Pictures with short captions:
*** Block opens ***
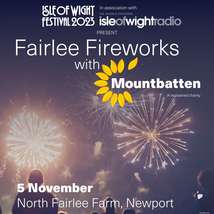 Fairlee fireworks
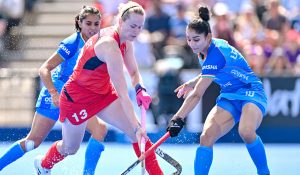 India’s Women hockey team loses 2-3 to Great Britain in FIH Pro League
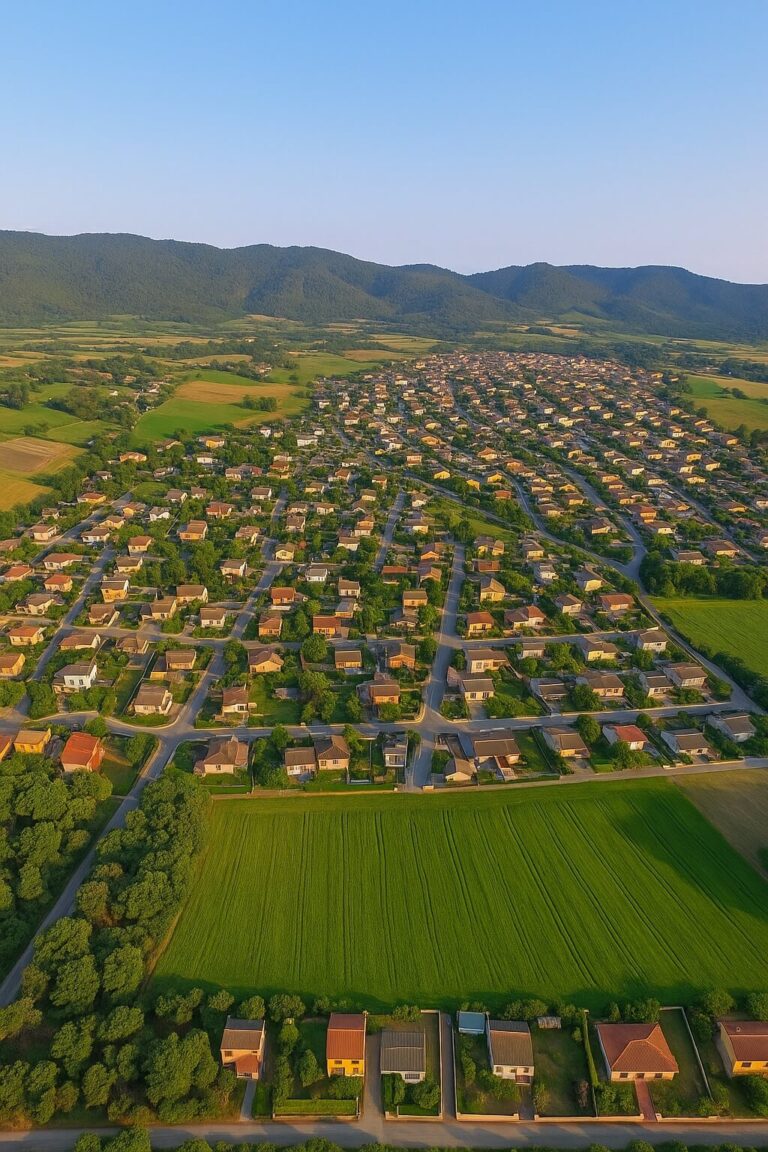 ¿Cuáles son las mejores zonas para vivir en Llinars del Vallès - Núcelo urbano _ Quines són les millors zones per viure a Llinars del Vallès - Nucli urbà _ Inmobiliaria 4rt Primera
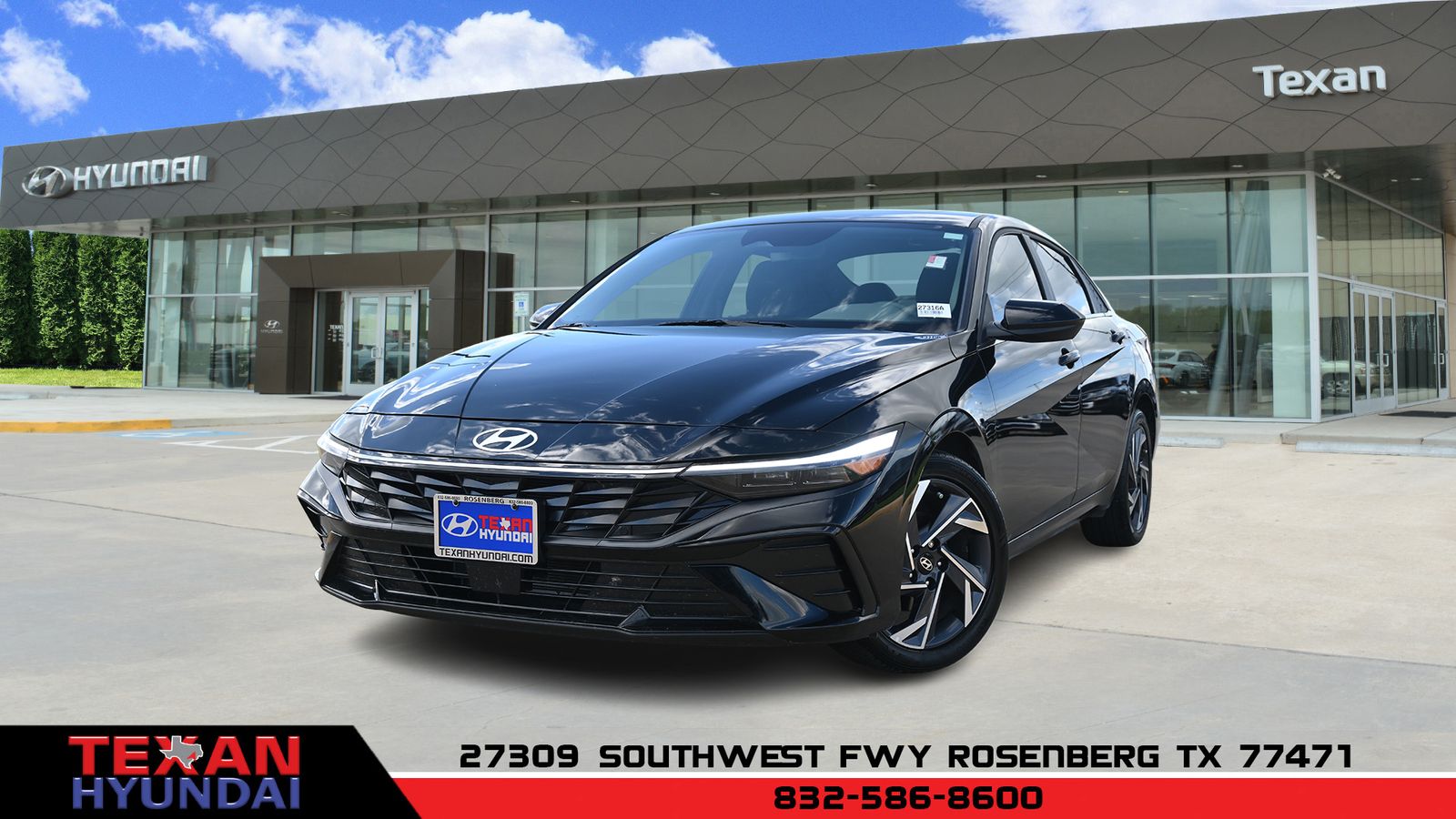 2024 Hyundai Elantra Sedan 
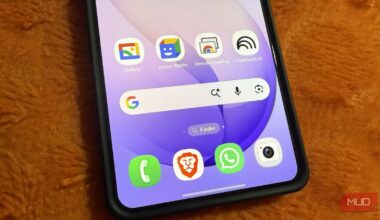These 5 Google apps aren't preinstalled, and I can't imagine using my phone without them
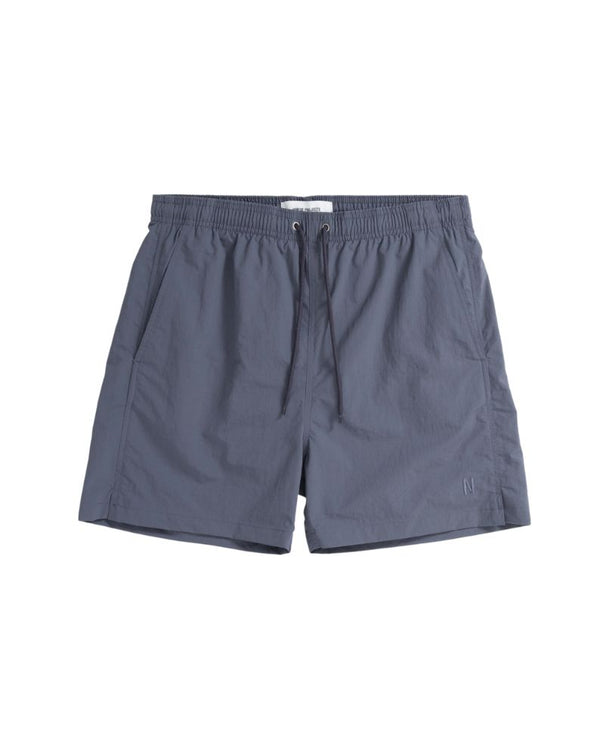 Norse Projects - Hauge Recycled Nylon Swimmers 45 - Dusk Purple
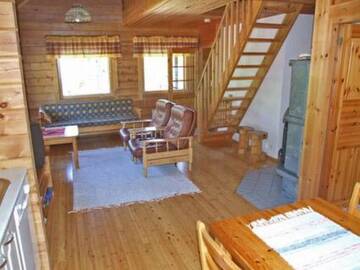 Фото номера Дом для отпуска Дома для отпуска Holiday Home Revontuli г. Рука 33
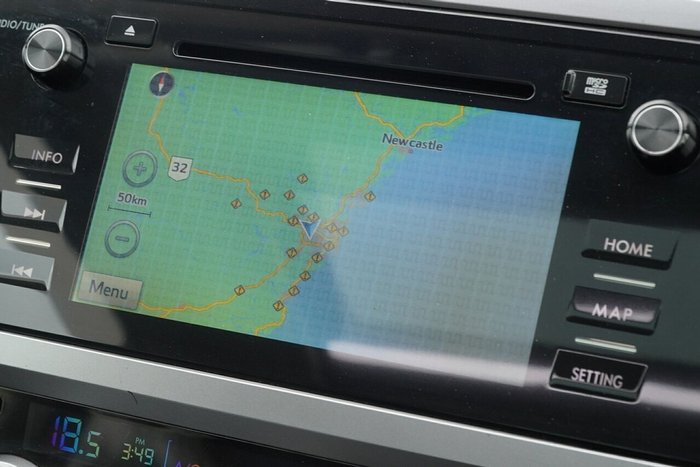 2015 Subaru Liberty 2.5i Premium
*** Block closes ***
Copy out the captions from these records word for word, one line per record, and leave the pictures out of your answer.

◆ **EXERCISE SOLUTION**
 Fairlee fireworks
 India’s Women hockey team loses 2-3 to Great Britain in FIH Pro League
 ¿Cuáles son las mejores zonas para vivir en Llinars del Vallès - Núcelo urbano _ Quines són les millors zones per viure a Llinars del Vallès - Nucli urbà _ Inmobiliaria 4rt Primera
 2024 Hyundai Elantra Sedan 
These 5 Google apps aren't preinstalled, and I can't imagine using my phone without them
 Norse Projects - Hauge Recycled Nylon Swimmers 45 - Dusk Purple
 Фото номера Дом для отпуска Дома для отпуска Holiday Home Revontuli г. Рука 33
 2015 Subaru Liberty 2.5i Premium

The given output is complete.